La cryptorchidie ou ectopie testiculaire est une anomalie congénitale dans laquelle un ou les deux testicule(s) ne migre(nt) pas en position scrotale. Chez le Chien, la prévalence de la cryptorchidie est de 0,8 % à 10 % [1].

Le ou les testicule(s) est (sont) généralement atrophié(s) et situé(s) en position inguinale, inguino-scrotale ou abdominale.

Dans 80 % des cas, l’affection est unilatérale et le plus souvent à droite.

Les races de petite taille (Yorkshire terrier, Caniche, Chihuahua) sont prédisposées, avec une origine génétique probable.

Un testicule ectopique a 13,6 fois plus de risque de tumoriser et plus de risque de torsion, lors de position abdominale, qu’un testicule sain.

Le traitement le plus efficace est la castration [2].

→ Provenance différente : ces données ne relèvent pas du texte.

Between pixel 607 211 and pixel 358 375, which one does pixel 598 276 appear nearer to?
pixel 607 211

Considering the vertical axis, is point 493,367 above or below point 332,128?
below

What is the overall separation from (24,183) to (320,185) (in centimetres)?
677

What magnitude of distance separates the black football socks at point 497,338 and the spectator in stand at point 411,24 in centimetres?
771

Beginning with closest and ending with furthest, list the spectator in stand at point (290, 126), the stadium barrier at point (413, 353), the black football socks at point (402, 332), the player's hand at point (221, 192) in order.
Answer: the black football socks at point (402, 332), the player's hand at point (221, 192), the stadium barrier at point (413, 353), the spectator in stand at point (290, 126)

En cas de position inguinale ou inguino-scrotale, le site chirurgical se situe en regard du testicule, mais en cas de position abdominale, une castration assistée par laparoscopie peut être réalisée.

Photo 1 - Position des canules

Photo 1 - Position des canules

Noter, dans ce cas, la présence à gauche d’un testicule inguinal (flèche).

Photo 2

Photo 2

Visualisation laparoscopique du testicule abdominal à droite de la vessie.

Photo 3

Photo 3

Préhension du testicule par une pince de Babcock.

Photo 4

Photo 4

Extraction du testicule au niveau du site d’insertion du canal instrumental.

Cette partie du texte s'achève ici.